Small brown tompot blenny resting on fins on the sea be
Tompot Blenny

Personally some of the biggest changes I notice have come in the marine life. My earliest dives I was always keen to record my favourite sightings of the tiny but beautiful blue ray limpets. Their electric blue markings and clustered groups always made my day. At Selsey I would find them on the long stands of sugar kelp, spread across the bottom. I stop seeing the kelp from the shore dive and in the last decade have not seen the tiny limpets that call it home. Tompot Blennys were plentiful enough that every diver mentioned seeing them, photographers loved the patient way they posed for pictures.

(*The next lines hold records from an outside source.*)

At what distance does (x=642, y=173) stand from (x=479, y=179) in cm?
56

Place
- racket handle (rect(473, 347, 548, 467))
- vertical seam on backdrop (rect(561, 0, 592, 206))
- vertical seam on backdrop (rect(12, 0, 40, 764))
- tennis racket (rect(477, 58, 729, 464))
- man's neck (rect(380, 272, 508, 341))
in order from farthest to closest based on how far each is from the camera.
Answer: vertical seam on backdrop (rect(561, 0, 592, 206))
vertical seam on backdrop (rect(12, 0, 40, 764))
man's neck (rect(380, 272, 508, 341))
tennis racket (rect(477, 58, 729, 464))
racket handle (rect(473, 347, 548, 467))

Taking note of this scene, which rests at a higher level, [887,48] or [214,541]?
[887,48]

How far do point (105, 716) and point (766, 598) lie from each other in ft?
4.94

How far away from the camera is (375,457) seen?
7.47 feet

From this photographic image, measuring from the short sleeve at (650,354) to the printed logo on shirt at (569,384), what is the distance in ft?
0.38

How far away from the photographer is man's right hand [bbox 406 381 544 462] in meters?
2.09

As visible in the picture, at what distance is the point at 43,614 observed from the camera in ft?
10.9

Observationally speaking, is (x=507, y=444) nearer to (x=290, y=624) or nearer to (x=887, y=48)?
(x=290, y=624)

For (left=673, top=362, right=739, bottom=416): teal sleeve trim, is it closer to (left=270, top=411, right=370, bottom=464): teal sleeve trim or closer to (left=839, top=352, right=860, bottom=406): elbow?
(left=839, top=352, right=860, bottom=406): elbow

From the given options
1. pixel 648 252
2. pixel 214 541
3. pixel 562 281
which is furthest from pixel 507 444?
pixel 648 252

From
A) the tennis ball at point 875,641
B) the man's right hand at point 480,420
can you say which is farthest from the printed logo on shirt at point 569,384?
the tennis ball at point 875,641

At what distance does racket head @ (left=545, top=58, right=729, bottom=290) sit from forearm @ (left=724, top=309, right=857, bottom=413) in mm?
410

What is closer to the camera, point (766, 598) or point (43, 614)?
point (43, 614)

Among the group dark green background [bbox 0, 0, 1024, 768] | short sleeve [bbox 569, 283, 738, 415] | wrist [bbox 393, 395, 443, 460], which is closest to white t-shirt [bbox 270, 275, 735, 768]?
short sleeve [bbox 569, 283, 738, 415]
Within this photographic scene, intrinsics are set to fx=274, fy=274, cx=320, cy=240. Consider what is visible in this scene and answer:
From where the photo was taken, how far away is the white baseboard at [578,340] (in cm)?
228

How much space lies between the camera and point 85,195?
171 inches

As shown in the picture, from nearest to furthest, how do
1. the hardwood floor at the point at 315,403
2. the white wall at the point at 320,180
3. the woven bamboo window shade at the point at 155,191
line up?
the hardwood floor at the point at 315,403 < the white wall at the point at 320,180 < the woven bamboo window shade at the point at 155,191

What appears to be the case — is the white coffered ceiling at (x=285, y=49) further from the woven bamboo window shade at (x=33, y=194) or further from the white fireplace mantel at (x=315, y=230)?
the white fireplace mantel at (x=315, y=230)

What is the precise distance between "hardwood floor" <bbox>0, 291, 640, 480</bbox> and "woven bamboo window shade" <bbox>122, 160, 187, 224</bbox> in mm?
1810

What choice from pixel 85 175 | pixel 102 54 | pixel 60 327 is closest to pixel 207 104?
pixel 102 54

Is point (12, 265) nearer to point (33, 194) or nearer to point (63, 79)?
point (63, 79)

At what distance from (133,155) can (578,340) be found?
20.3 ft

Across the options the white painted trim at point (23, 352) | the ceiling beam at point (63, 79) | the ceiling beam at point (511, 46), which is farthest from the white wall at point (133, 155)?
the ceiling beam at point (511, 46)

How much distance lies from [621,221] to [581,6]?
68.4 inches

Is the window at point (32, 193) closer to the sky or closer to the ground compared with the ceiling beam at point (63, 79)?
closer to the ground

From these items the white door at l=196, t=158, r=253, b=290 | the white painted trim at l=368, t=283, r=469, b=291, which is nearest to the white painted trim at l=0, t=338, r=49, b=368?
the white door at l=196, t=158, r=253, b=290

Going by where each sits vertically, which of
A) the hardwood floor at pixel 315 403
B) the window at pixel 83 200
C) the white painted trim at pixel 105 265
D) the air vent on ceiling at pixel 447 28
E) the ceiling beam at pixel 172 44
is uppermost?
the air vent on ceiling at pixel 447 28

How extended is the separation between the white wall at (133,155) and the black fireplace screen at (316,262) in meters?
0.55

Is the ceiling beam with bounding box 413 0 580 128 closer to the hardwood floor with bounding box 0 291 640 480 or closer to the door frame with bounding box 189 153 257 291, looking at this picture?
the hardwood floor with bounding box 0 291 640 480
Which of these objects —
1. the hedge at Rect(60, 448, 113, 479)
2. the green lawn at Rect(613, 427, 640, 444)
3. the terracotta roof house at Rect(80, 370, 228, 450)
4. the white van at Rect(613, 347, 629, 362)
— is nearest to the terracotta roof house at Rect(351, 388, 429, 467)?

Over the time the sightings reduced in number until they were recorded in my log in one dive in ten.

 

Not all changes have been in the form of absence or reduction in life, my logs recording my excitement at the first starfish I saw from the beach to seeing them be mentioned in passing as they appear so frequently. Increases in the numbers of bait fish have been matched by seeing larger bass and mackerel, hunting them along the beach. Just three years ago seeing not one but two juvenile sting rays on a sunny July day resting “wings up” under the boats.


My logs bear out my feeling that winters are longer, storms more frequent and stronger, with the water warmer in the summer. Nature has cycles, maybe I have captured a small part of that. I do know that 20 years on I am still excited that I am still seeing things for the first time and welcoming back favourites every year. Change has happened and will continue to happen, but now we need to work out how much is nature, how much are we causing or influencing change and what can we do to preserve this wonderful seascape, I am lucky enough to call an office.